Situasi ini terasa semakin penting menjelang periode Lebaran yang identik dengan lonjakan permintaan. Kondisi harga pangan saat ini menunjukkan bahwa sejumlah komoditas masih bertahan di level cukup tinggi.
Data terbaru per Rabu, 25 Maret 2026, memperlihatkan bahwa harga bahan pokok belum mengalami penurunan signifikan. Sejumlah komoditas utama seperti beras dan cabai masih mencatat angka yang relatif tinggi di pasaran. Hal ini tentu berdampak langsung terhadap pengeluaran rumah tangga sehari-hari.
Masyarakat diharapkan dapat lebih cermat dalam mengelola belanja kebutuhan pokok. Selain itu, pemantauan harga secara berkala menjadi langkah penting untuk mengantisipasi perubahan. Dengan demikian, pengeluaran dapat tetap terkendali di tengah fluktuasi harga.
Rincian Harga Beras Berdasarkan Kualitas
Harga beras menunjukkan variasi yang cukup beragam tergantung pada kualitasnya. Beras kualitas bawah I tercatat sebesar Rp14.100 per kilogram.
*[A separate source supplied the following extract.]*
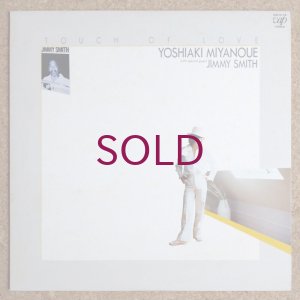 画像1: Yoshiaki Miyanoue - Touch Of Love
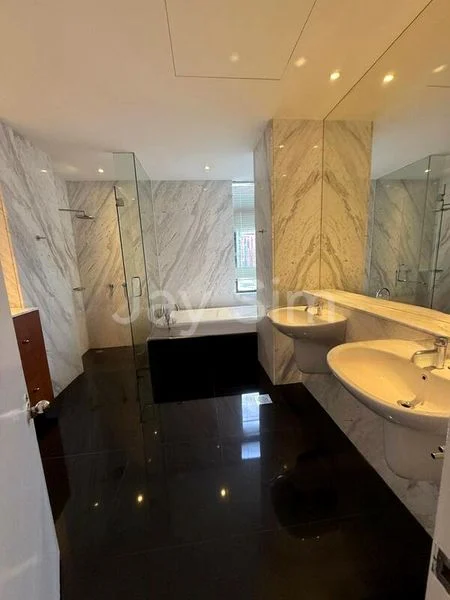 2 Bed Condo for Rent in  The Colonnade - Image 6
Sementara itu, beras kualitas bawah II berada di angka Rp14.200 per kilogram.
Untuk kategori menengah, beras kualitas medium I mencapai Rp15.650 per kilogram. Sedangkan beras kualitas medium II berada di level Rp15.150 per kilogram. Perbedaan ini mencerminkan kualitas dan distribusi yang berbeda di pasar.
Beras kualitas super juga masih berada di kisaran harga tinggi. Untuk kualitas super I, harganya mencapai Rp16.700 per kilogram. Sementara kualitas super II berada di angka Rp16.200 per kilogram.
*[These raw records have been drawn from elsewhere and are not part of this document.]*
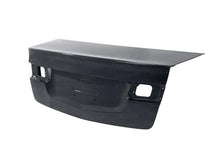 Load image into Gallery viewer, Seibon 09-10 Acura TSX OEM Carbon Fiber Trunk Lid - TL0910ACTSX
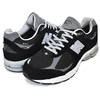 new balance M2002RXD GORE-TEX BLACK画像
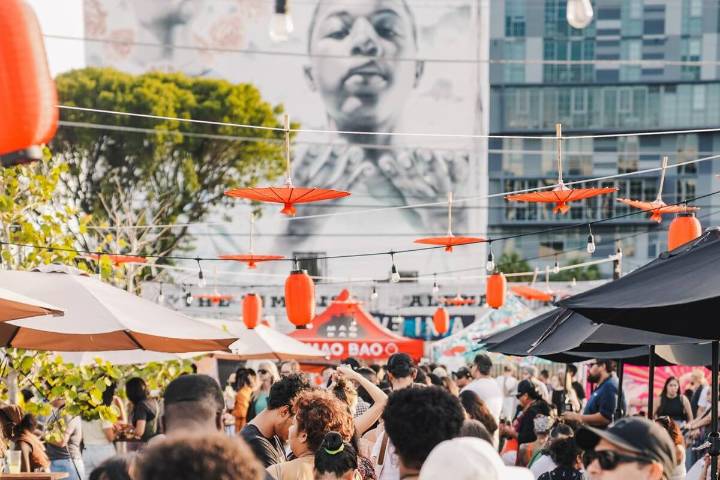 Despedida oficial. El popular mercado de alimentos de Miami que cierra sus puertas: “Ha llegado el día”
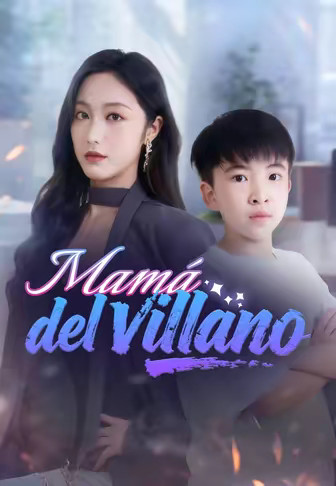 Mamá del villano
Harga Cabai Masih Menjadi Sorotan Utama
Cabai kembali menjadi komoditas yang mengalami fluktuasi harga cukup tinggi. Kondisi ini sudah menjadi pola yang berulang dalam beberapa waktu terakhir. Kenaikan harga cabai sering kali memberikan tekanan pada pengeluaran rumah tangga.
Harga cabai merah besar saat ini mencapai Rp53.000 per kilogram. Cabai merah keriting bahkan lebih tinggi, yakni Rp54.900 per kilogram. Sementara cabai rawit hijau berada di kisaran Rp48.050 per kilogram.
Tingginya harga cabai menunjukkan bahwa kebutuhan bumbu dapur masih menjadi faktor penting dalam inflasi pangan. Masyarakat perlu menyesuaikan konsumsi agar tetap efisien. Kondisi ini juga menjadi perhatian dalam menjaga stabilitas harga.
Harga Daging dan Gula Ikut Naik
Selain cabai, harga daging sapi juga menunjukkan angka yang cukup tinggi. Daging sapi kualitas I tercatat sebesar Rp147.300 per kilogram. Sedangkan kualitas II berada di angka Rp137.750 per kilogram.
Harga gula pasir juga mengalami tekanan yang cukup signifikan. Untuk gula premium, harganya mencapai Rp19.950 per kilogram. Sementara gula pasir lokal berada di kisaran Rp18.650 per kilogram.
Kenaikan harga ini berdampak pada berbagai kebutuhan konsumsi masyarakat. Terutama menjelang hari besar keagamaan, permintaan biasanya meningkat tajam. Hal ini mendorong harga tetap berada di level tinggi.
Minyak Goreng dan Telur Tetap Stabil Tinggi
Untuk kebutuhan lainnya, minyak goreng masih bertahan pada harga yang relatif tinggi. Minyak goreng curah berada di angka Rp19.900 per liter. Sementara minyak goreng kemasan bermerek I mencapai Rp22.850 per liter.
Minyak goreng kemasan bermerek II tercatat sebesar Rp21.700 per liter. Di sisi lain, telur ayam ras berada di harga Rp32.350 per kilogram. Harga ini menunjukkan stabilitas, meskipun masih dalam kategori tinggi.
Kondisi ini menegaskan bahwa sejumlah komoditas strategis belum mengalami penurunan harga. Masyarakat diimbau tetap bijak dalam berbelanja dan menyesuaikan kebutuhan. Terutama pada periode setelah Lebaran yang masih berpotensi mengalami fluktuasi harga.